Material supplied:
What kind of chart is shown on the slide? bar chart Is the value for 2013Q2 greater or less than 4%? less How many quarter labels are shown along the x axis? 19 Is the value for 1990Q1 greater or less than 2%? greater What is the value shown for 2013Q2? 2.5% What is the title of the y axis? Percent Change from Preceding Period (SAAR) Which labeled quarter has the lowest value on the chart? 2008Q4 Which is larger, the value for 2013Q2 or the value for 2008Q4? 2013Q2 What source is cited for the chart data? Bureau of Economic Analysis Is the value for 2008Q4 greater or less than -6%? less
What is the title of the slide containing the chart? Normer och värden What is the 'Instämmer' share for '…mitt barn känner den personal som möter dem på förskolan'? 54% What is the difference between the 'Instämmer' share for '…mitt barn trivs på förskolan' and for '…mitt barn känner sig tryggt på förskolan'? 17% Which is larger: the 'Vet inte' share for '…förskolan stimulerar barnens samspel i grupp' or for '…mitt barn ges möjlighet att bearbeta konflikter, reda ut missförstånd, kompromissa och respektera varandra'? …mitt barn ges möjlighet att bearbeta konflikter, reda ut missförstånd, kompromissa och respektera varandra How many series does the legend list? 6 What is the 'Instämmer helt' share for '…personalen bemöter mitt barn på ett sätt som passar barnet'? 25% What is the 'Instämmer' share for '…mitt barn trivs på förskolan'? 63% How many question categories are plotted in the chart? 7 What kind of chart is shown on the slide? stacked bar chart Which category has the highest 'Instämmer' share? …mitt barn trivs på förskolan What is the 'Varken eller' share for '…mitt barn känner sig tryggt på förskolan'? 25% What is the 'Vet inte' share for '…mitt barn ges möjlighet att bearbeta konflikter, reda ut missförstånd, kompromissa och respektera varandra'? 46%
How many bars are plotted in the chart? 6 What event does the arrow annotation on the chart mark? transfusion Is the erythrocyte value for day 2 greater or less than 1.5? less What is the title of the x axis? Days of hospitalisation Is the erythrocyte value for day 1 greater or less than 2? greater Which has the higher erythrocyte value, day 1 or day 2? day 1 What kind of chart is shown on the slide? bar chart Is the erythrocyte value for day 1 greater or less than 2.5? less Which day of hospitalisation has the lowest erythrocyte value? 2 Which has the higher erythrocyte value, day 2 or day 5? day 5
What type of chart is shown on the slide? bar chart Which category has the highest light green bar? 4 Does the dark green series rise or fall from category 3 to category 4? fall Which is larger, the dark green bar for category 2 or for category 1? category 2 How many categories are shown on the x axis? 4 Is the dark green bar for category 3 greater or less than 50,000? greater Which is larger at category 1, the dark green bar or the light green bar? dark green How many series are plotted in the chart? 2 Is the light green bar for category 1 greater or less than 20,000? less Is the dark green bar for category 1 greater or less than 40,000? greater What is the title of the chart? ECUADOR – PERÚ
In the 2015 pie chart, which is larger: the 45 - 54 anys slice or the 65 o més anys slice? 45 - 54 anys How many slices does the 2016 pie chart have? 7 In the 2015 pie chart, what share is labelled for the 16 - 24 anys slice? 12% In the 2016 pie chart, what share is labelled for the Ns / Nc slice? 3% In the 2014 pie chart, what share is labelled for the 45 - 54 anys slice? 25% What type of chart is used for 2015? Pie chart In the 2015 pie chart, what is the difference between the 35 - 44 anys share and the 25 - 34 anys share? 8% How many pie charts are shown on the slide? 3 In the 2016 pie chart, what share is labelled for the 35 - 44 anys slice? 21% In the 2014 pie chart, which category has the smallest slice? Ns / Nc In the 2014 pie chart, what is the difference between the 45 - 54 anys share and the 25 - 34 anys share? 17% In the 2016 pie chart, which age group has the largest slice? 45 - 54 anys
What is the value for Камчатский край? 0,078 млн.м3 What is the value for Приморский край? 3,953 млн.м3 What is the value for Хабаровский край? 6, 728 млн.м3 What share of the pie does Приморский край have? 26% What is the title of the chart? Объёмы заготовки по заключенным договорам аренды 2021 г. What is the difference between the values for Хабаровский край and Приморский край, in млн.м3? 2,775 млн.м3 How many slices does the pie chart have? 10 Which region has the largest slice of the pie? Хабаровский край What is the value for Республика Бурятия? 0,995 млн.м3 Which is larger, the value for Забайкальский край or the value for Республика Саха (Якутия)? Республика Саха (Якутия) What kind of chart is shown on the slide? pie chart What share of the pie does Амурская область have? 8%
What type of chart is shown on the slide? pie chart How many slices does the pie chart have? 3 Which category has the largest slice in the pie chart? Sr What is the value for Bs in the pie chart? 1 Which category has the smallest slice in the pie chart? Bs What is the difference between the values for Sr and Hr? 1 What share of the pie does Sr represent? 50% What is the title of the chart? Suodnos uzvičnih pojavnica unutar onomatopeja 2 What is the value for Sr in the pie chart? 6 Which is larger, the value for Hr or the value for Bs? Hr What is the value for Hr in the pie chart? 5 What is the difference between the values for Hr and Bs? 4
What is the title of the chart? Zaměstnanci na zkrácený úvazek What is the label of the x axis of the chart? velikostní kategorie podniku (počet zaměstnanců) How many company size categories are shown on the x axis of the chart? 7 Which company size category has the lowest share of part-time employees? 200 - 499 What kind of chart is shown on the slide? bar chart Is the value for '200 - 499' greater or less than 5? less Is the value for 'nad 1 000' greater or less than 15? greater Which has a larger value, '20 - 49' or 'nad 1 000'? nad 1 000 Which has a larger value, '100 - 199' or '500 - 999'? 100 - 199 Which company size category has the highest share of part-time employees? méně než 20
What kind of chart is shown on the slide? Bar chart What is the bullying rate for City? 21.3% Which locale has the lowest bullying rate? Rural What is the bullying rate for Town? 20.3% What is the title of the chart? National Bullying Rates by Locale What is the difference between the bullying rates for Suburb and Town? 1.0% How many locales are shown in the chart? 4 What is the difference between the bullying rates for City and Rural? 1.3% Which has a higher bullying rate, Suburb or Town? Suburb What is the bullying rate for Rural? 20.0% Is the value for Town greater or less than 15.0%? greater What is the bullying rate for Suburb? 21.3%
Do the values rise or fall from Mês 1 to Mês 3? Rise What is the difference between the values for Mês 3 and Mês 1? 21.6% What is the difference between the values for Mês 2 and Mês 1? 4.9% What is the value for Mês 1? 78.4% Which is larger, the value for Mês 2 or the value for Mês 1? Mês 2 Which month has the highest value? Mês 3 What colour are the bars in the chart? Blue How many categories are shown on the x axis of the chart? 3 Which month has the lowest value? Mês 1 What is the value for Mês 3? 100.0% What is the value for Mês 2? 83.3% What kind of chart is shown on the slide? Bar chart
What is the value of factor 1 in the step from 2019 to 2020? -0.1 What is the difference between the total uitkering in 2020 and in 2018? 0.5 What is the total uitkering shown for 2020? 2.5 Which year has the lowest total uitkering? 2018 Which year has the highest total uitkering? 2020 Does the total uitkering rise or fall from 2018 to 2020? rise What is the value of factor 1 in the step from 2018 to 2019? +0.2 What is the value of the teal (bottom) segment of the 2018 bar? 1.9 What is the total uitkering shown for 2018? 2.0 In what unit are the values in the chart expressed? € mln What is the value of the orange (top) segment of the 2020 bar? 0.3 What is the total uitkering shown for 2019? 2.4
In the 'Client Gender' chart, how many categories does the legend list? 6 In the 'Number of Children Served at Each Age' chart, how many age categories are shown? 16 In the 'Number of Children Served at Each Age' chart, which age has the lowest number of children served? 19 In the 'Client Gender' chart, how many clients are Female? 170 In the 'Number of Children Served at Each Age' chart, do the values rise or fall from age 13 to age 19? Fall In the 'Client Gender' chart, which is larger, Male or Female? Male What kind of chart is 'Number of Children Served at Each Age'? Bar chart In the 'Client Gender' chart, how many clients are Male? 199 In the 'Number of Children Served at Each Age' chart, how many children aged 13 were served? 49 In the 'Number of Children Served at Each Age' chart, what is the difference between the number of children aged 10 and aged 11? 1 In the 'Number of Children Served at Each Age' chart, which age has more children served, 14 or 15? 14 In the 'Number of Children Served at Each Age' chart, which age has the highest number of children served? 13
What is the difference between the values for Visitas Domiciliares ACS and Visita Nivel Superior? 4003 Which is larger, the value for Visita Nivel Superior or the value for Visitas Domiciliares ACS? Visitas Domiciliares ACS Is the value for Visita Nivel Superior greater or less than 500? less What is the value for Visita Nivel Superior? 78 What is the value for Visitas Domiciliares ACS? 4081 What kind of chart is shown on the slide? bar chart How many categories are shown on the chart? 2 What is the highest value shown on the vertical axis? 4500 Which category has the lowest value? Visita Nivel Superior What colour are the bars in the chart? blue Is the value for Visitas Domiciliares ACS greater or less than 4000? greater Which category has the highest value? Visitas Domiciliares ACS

Your task: Copy out the lines above word for word, starting at the first line and ending at the one that contains "What is the title of the slide".

Solution to this problem:
What kind of chart is shown on the slide? bar chart Is the value for 2013Q2 greater or less than 4%? less How many quarter labels are shown along the x axis? 19 Is the value for 1990Q1 greater or less than 2%? greater What is the value shown for 2013Q2? 2.5% What is the title of the y axis? Percent Change from Preceding Period (SAAR) Which labeled quarter has the lowest value on the chart? 2008Q4 Which is larger, the value for 2013Q2 or the value for 2008Q4? 2013Q2 What source is cited for the chart data? Bureau of Economic Analysis Is the value for 2008Q4 greater or less than -6%? less
What is the title of the slide containing the chart? Normer och värden What is the 'Instämmer' share for '…mitt barn känner den personal som möter dem på förskolan'? 54% What is the difference between the 'Instämmer' share for '…mitt barn trivs på förskolan' and for '…mitt barn känner sig tryggt på förskolan'? 17% Which is larger: the 'Vet inte' share for '…förskolan stimulerar barnens samspel i grupp' or for '…mitt barn ges möjlighet att bearbeta konflikter, reda ut missförstånd, kompromissa och respektera varandra'? …mitt barn ges möjlighet att bearbeta konflikter, reda ut missförstånd, kompromissa och respektera varandra How many series does the legend list? 6 What is the 'Instämmer helt' share for '…personalen bemöter mitt barn på ett sätt som passar barnet'? 25% What is the 'Instämmer' share for '…mitt barn trivs på förskolan'? 63% How many question categories are plotted in the chart? 7 What kind of chart is shown on the slide? stacked bar chart Which category has the highest 'Instämmer' share? …mitt barn trivs på förskolan What is the 'Varken eller' share for '…mitt barn känner sig tryggt på förskolan'? 25% What is the 'Vet inte' share for '…mitt barn ges möjlighet att bearbeta konflikter, reda ut missförstånd, kompromissa och respektera varandra'? 46%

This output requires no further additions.